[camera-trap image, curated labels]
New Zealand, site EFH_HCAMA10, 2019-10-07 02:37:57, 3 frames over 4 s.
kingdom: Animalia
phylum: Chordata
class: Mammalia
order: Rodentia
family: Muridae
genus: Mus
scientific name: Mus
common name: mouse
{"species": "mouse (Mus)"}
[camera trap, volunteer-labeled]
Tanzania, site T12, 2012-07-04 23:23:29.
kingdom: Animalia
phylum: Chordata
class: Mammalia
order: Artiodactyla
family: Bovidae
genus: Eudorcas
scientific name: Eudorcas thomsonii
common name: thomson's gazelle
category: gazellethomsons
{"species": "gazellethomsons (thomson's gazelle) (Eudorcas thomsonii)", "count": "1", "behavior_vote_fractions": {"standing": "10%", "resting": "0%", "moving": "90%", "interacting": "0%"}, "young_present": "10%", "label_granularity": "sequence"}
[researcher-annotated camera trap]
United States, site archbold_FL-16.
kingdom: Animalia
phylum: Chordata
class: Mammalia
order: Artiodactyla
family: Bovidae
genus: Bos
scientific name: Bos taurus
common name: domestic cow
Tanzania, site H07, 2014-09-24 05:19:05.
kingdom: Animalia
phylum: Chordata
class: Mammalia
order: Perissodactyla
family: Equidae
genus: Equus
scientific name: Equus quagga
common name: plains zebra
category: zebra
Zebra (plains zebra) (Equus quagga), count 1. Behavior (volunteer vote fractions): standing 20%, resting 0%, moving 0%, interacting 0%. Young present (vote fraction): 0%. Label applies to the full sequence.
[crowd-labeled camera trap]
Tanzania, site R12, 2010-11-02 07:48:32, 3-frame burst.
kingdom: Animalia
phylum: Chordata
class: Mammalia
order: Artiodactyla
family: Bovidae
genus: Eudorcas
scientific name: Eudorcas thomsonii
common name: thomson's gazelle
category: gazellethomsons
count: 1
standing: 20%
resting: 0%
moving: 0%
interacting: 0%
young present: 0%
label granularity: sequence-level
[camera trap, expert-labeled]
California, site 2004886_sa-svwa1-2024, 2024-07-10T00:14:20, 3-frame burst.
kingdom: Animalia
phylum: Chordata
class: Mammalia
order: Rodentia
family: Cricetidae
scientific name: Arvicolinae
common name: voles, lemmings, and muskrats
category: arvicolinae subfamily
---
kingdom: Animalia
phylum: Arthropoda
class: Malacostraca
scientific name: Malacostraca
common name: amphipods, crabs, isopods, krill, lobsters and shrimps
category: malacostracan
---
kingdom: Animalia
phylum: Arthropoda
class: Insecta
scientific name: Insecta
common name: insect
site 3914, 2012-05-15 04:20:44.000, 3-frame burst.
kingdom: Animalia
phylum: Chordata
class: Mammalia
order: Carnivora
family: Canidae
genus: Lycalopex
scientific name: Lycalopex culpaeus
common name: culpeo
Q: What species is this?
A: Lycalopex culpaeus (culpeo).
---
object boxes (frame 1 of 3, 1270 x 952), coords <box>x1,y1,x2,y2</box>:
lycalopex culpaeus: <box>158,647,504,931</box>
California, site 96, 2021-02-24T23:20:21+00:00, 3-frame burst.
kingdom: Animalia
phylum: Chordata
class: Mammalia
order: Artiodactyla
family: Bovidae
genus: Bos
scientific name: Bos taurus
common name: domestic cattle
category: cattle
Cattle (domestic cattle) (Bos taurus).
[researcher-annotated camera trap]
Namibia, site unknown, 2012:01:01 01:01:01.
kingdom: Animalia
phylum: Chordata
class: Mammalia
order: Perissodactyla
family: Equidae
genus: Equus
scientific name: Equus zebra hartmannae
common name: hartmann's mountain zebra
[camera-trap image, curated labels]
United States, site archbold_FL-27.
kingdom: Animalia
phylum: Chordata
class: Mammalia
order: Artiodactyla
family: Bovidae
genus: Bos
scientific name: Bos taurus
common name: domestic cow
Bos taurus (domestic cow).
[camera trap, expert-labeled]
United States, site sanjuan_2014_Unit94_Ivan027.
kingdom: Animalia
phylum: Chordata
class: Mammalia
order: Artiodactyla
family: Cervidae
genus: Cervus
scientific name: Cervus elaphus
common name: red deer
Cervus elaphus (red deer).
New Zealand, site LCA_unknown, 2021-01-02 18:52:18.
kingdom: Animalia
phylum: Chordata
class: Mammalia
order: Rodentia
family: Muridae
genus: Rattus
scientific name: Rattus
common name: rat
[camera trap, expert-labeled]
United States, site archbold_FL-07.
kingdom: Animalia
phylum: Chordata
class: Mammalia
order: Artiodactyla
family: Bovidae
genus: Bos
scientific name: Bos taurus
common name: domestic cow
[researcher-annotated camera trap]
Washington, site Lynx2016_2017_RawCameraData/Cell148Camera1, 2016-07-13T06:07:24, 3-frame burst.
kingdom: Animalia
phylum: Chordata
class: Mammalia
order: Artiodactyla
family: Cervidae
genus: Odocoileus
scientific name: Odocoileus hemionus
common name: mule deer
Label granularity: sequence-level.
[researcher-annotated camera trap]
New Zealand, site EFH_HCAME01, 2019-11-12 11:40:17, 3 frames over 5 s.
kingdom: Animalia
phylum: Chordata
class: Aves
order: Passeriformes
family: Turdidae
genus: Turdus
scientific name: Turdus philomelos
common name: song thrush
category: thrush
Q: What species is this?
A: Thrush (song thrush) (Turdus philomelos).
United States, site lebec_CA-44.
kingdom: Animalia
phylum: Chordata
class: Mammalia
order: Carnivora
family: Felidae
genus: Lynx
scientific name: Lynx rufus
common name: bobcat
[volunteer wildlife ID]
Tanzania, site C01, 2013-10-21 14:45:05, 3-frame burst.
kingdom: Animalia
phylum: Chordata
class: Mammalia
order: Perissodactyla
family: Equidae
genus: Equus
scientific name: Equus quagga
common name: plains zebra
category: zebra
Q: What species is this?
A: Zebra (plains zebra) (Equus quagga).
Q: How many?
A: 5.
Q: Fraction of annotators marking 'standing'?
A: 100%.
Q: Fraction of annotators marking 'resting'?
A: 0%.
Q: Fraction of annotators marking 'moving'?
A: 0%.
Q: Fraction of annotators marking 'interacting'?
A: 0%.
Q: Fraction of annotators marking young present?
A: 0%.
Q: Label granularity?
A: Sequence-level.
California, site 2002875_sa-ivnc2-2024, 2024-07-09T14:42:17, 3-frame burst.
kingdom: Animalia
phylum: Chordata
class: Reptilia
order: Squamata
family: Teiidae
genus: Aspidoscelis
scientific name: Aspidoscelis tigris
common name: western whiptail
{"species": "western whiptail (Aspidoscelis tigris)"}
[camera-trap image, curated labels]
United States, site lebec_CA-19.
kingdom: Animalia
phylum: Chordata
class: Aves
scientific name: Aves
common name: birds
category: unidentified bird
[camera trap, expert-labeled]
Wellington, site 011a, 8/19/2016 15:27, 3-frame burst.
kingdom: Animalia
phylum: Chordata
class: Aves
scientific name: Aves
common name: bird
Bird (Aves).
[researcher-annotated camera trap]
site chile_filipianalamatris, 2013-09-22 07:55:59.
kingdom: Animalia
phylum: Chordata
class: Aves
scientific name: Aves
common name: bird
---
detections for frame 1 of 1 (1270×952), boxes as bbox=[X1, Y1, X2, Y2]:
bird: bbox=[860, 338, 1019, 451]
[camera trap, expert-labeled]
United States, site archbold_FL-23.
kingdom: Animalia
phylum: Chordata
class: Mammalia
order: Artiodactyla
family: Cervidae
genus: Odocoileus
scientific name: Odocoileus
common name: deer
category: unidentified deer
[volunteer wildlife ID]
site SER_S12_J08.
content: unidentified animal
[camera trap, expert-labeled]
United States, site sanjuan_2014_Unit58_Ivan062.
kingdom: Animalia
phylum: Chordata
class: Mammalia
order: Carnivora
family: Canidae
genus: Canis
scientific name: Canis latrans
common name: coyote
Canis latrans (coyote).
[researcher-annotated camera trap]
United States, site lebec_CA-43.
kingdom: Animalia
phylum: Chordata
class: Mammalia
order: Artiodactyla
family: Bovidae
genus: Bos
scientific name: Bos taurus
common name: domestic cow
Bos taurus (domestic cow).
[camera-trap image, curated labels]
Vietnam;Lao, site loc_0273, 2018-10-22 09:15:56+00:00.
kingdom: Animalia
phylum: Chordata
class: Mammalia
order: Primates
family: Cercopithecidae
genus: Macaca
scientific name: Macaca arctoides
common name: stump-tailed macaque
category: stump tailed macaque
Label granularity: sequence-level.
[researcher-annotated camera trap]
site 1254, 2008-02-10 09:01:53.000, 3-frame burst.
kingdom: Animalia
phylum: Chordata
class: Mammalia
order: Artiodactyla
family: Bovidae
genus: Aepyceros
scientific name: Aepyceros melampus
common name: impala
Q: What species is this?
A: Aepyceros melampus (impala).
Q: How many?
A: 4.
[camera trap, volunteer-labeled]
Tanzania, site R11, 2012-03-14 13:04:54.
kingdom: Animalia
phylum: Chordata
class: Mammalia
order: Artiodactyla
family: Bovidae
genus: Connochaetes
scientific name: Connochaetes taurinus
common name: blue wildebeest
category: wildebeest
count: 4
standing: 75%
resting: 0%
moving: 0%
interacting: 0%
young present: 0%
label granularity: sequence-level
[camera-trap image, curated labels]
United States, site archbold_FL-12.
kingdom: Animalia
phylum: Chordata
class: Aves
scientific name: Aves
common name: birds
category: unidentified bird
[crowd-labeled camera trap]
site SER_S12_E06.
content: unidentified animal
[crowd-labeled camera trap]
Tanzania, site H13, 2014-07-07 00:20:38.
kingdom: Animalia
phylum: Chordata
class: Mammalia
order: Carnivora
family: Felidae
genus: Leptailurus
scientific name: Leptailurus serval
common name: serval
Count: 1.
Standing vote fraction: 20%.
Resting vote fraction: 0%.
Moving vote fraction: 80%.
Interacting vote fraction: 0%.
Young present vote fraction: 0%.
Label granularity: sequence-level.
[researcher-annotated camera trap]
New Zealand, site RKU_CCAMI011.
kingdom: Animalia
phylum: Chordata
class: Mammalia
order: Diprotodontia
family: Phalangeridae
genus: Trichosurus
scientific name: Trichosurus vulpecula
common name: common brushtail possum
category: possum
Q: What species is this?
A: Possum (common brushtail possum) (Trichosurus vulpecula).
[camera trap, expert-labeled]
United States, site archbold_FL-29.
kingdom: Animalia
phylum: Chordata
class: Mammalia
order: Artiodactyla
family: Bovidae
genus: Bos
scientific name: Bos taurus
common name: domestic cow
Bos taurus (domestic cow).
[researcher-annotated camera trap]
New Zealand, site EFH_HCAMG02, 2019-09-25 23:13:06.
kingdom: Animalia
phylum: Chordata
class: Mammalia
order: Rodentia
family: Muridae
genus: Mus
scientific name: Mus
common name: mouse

================================

_PROBLEM DETAILS:_
Output the lines above exactly, but only those between the line holding "scientific name: Rattus" and the line holding "Q: Label granularity?", inclusive.

_REPLY TO THE EXERCISE:_
scientific name: Rattus
common name: rat
[camera trap, expert-labeled]
United States, site archbold_FL-07.
kingdom: Animalia
phylum: Chordata
class: Mammalia
order: Artiodactyla
family: Bovidae
genus: Bos
scientific name: Bos taurus
common name: domestic cow
[researcher-annotated camera trap]
Washington, site Lynx2016_2017_RawCameraData/Cell148Camera1, 2016-07-13T06:07:24, 3-frame burst.
kingdom: Animalia
phylum: Chordata
class: Mammalia
order: Artiodactyla
family: Cervidae
genus: Odocoileus
scientific name: Odocoileus hemionus
common name: mule deer
Label granularity: sequence-level.
[researcher-annotated camera trap]
New Zealand, site EFH_HCAME01, 2019-11-12 11:40:17, 3 frames over 5 s.
kingdom: Animalia
phylum: Chordata
class: Aves
order: Passeriformes
family: Turdidae
genus: Turdus
scientific name: Turdus philomelos
common name: song thrush
category: thrush
Q: What species is this?
A: Thrush (song thrush) (Turdus philomelos).
United States, site lebec_CA-44.
kingdom: Animalia
phylum: Chordata
class: Mammalia
order: Carnivora
family: Felidae
genus: Lynx
scientific name: Lynx rufus
common name: bobcat
[volunteer wildlife ID]
Tanzania, site C01, 2013-10-21 14:45:05, 3-frame burst.
kingdom: Animalia
phylum: Chordata
class: Mammalia
order: Perissodactyla
family: Equidae
genus: Equus
scientific name: Equus quagga
common name: plains zebra
category: zebra
Q: What species is this?
A: Zebra (plains zebra) (Equus quagga).
Q: How many?
A: 5.
Q: Fraction of annotators marking 'standing'?
A: 100%.
Q: Fraction of annotators marking 'resting'?
A: 0%.
Q: Fraction of annotators marking 'moving'?
A: 0%.
Q: Fraction of annotators marking 'interacting'?
A: 0%.
Q: Fraction of annotators marking young present?
A: 0%.
Q: Label granularity?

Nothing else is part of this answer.